All three kept their abuse secret for more than 50 years, saying they were scared of David and did not feel they would be believed. But when the Makin report was published, Caroline and Ali tracked Jeni down and all three decided to go public.
Behind closed doors
Fletcher is also the brother of Jonathan Fletcher, who was vicar at another influential church, Emmanuel Wimbledon. Jonathan is currently awaiting trial on charges of indecent assault and grievous bodily harm. During a pre-trial hearing in August he entered a plea of ‘not guilty’.
At this point, we can safely say there was a nexus of powerful, respected conservative evangelical Anglican men in the 1980s who were hurting a lot of people behind closed doors. These men knew each other, shared ministry together and preached in each other’s churches, camps and missions. They were all seen as honoured leaders and sound Bible teachers. Their ministries inspired hundreds of others; their methods were widely copied. And they were abusers.
= = = =
### Try it:
In the passage on the church abuse cases, replace "secret" with "hidden" and write out everything from "All three kept" down to "to go public.". These rows have no connection to the passage.

Stored data
= = = =
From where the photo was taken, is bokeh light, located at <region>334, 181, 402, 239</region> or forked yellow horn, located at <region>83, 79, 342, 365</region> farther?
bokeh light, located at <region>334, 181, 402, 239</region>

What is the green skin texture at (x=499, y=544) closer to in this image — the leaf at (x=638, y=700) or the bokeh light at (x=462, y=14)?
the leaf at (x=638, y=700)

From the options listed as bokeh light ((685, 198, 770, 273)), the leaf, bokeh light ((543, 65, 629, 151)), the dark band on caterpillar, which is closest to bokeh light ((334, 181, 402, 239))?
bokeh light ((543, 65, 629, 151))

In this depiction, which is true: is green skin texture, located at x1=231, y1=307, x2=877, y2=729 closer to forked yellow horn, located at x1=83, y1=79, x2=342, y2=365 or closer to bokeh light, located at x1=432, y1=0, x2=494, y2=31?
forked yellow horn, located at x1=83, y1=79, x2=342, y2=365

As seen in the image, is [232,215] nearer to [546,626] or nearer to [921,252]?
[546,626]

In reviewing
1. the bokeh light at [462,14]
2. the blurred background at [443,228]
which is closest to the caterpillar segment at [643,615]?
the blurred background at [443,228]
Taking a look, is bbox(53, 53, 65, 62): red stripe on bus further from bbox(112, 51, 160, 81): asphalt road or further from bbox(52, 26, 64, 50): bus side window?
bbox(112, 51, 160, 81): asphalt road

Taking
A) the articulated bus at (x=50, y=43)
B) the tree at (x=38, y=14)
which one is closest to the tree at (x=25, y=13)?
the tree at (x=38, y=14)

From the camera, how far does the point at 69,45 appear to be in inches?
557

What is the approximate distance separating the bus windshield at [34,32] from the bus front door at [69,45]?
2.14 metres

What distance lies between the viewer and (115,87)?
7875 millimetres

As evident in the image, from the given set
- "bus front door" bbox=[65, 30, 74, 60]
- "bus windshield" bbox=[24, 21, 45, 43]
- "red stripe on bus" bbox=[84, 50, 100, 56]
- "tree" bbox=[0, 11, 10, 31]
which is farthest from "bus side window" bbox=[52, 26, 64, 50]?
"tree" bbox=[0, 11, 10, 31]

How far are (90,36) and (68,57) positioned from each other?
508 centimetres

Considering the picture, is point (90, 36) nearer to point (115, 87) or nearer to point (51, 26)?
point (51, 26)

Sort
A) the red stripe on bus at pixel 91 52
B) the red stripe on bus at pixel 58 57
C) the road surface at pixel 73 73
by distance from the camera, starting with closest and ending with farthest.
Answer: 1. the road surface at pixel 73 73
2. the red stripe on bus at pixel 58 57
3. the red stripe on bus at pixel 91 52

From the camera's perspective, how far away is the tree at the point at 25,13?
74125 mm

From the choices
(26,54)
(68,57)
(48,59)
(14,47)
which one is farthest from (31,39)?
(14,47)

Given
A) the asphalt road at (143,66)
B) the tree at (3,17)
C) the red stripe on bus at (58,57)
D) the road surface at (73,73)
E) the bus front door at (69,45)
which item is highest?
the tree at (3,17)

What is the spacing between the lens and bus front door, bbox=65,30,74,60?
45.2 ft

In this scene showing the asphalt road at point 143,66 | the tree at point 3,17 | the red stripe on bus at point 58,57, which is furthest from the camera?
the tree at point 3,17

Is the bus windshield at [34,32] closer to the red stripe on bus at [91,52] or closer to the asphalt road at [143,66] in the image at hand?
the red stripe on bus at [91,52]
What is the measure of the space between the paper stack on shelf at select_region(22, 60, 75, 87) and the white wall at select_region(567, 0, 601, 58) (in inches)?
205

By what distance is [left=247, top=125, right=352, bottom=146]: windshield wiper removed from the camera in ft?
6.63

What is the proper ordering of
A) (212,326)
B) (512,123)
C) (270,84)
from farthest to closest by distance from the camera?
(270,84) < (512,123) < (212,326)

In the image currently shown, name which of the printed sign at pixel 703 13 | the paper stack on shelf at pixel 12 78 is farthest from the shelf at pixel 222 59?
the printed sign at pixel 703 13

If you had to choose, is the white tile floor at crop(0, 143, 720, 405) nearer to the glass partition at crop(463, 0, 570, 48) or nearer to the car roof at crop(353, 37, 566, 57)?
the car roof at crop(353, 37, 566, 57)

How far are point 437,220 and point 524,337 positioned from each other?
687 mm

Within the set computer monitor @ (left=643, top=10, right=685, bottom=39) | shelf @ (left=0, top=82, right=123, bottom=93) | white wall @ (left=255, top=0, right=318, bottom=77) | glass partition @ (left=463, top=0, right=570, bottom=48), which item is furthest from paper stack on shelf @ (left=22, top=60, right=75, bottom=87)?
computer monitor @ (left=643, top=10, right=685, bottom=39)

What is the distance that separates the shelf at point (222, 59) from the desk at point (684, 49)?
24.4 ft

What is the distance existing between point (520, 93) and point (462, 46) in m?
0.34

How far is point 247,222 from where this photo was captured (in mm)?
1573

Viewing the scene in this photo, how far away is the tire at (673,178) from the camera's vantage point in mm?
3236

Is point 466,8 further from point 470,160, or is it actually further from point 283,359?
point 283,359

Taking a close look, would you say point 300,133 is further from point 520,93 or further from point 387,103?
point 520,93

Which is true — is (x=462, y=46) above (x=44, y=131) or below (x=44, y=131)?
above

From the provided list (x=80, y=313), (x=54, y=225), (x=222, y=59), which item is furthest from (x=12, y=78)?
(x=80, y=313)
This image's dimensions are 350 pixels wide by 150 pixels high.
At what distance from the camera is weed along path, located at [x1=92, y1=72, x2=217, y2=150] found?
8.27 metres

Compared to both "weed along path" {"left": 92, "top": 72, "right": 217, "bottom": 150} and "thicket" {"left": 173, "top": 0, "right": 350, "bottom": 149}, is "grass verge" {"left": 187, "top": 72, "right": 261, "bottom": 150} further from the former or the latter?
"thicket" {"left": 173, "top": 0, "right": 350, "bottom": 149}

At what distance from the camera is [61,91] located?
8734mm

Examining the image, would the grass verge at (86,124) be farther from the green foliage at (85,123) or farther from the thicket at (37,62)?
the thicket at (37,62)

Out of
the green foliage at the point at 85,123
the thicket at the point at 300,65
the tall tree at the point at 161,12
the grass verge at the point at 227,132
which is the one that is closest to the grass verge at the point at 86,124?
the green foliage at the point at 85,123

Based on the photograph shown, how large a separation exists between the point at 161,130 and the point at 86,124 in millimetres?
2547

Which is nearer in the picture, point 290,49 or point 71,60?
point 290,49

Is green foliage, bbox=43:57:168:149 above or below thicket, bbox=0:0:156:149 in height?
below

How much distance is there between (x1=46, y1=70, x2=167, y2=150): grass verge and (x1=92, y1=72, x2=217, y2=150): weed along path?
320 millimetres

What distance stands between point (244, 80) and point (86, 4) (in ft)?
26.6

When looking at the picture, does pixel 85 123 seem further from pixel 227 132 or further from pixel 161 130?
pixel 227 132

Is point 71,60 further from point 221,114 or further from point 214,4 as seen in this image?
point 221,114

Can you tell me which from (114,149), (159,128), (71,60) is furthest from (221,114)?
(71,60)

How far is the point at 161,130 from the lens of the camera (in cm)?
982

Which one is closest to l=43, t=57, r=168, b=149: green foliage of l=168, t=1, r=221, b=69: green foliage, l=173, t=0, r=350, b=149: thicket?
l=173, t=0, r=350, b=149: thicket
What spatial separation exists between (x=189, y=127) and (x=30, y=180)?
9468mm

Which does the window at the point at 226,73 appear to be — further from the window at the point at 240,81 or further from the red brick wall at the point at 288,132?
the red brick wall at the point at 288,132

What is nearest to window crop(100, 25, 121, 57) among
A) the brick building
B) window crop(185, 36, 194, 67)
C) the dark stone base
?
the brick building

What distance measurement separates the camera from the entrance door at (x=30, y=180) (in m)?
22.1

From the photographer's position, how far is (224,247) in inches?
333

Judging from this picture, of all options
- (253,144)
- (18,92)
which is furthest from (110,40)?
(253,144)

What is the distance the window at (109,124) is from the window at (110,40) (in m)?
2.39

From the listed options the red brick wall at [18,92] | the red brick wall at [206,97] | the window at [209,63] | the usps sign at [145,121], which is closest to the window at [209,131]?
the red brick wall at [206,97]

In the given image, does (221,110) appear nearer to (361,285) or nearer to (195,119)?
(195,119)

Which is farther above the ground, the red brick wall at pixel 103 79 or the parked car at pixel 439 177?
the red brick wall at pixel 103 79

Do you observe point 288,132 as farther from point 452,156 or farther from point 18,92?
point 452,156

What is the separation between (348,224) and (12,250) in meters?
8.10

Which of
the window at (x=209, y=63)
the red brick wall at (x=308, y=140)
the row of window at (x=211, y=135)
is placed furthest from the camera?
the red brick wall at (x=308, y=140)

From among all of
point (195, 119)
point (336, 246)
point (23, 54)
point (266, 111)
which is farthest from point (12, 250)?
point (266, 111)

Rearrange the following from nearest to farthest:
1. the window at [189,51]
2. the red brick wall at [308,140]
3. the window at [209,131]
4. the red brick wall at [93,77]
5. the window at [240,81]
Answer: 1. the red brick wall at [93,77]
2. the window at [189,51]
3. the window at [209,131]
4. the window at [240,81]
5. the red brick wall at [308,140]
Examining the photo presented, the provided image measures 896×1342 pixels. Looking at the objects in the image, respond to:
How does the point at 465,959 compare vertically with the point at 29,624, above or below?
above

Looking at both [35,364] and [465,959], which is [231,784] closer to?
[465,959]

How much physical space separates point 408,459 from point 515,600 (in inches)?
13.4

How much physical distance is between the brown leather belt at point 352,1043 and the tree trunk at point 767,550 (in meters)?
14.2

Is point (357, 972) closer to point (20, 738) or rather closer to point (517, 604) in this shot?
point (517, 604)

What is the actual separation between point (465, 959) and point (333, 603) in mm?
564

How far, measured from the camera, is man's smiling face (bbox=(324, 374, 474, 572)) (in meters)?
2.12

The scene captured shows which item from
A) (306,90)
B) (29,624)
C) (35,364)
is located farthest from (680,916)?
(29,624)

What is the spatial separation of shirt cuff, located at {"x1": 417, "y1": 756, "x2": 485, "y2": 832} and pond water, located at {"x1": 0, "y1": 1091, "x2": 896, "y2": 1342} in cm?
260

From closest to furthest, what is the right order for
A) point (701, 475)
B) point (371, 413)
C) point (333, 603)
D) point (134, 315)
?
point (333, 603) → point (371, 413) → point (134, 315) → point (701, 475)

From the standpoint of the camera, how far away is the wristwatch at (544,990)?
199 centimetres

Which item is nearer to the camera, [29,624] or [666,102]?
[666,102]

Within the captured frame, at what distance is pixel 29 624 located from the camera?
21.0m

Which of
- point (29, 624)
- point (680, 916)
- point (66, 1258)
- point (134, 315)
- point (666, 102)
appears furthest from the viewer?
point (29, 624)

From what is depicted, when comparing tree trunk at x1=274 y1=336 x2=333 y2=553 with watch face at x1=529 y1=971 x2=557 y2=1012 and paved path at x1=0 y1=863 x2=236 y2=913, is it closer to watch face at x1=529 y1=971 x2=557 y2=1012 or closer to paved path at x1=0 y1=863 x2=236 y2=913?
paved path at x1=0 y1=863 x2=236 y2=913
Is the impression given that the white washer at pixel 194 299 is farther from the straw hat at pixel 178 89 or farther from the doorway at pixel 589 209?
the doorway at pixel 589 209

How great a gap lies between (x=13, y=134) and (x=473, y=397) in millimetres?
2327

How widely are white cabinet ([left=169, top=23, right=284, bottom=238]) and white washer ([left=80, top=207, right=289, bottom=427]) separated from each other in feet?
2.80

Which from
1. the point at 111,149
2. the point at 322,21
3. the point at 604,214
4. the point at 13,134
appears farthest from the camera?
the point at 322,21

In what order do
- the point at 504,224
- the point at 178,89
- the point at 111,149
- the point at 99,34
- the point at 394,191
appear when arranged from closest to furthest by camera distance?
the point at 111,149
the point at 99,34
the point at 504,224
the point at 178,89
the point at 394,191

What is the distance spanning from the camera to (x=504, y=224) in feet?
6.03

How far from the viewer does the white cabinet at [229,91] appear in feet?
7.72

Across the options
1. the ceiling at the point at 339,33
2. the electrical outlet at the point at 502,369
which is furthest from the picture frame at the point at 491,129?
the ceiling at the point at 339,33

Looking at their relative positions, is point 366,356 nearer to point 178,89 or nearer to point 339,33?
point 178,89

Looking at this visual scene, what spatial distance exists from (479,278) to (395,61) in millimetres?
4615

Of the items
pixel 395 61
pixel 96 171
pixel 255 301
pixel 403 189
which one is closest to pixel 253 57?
= = = =
### Exercise solution:
All three kept their abuse hidden for more than 50 years, saying they were scared of David and did not feel they would be believed. But when the Makin report was published, Caroline and Ali tracked Jeni down and all three decided to go public.